Some research identified during a recent PEST (Political Economic Sociological and Technological) analysis suggested that the traditional family life cycle model has broken down:

Graduates are blue – Figures from the Higher Education Statistics Agency show that 21,000 graduates who finished first degrees last year were still out of work six months after leaving university. One in three could only find work in bars, shops and other non-graduate fields. Now 34.5% of graduates are in non-graduate jobs (up from 33.1% in 2007) and average starting salaries increased by just £500 pa to £20,500. Media studies and, surprisingly, computer science had some of the highest jobless rates.

Greys are in the pink – A survey of 2,100 adults called “Age Old Stereotypes” by Standard Life showed that over 55s were free from financial responsibility and having the time of their lives travelling the world and arranging evenings of socialising.

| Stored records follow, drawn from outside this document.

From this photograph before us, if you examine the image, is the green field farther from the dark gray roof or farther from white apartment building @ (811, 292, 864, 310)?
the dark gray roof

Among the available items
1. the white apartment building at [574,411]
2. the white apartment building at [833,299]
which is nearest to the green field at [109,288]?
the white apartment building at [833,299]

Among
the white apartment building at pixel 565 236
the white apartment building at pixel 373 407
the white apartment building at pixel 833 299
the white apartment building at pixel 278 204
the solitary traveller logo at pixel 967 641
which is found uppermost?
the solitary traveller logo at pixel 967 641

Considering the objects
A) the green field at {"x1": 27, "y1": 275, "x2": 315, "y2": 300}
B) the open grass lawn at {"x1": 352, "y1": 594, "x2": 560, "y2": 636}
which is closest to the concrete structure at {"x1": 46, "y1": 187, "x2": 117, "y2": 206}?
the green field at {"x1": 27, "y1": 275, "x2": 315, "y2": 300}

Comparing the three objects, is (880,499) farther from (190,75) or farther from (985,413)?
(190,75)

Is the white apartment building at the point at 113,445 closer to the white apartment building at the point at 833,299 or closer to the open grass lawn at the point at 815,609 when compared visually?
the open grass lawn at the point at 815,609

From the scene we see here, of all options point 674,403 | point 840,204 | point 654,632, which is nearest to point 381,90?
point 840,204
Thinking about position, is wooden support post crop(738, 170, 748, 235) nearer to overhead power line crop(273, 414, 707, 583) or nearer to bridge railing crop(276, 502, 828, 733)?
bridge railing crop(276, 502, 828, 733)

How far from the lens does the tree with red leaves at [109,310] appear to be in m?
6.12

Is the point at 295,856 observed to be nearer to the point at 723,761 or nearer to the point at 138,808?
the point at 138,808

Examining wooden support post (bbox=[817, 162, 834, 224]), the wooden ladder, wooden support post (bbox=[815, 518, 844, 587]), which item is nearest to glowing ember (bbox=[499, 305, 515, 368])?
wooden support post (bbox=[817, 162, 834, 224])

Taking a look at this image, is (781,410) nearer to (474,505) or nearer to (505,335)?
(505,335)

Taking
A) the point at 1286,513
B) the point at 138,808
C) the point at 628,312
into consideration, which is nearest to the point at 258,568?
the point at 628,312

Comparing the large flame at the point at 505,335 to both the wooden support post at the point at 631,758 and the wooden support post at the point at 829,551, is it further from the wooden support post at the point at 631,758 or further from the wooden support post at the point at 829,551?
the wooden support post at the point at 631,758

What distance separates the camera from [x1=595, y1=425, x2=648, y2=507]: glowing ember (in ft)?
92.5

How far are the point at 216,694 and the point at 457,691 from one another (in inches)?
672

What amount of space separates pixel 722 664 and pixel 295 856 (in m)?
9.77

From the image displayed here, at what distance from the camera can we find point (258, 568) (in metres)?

This supports the research I completed during 2008 on the emerging “silver” market (please let me know if you’d like a copy). The under 25s are the generation most likely to be lonely and stressed by money worries. Those between the ages of 26 and 35 were often choosing to travel abroad and socialise and postpone children or starting a business til they are between 36 and 55.

Workfree families – The office for National Statistics shows that nearly a quarter of children in London live in households where no one is working. The British average is 15% but is 23% in London and 18% in the North East, North West, West Midlands and Wales.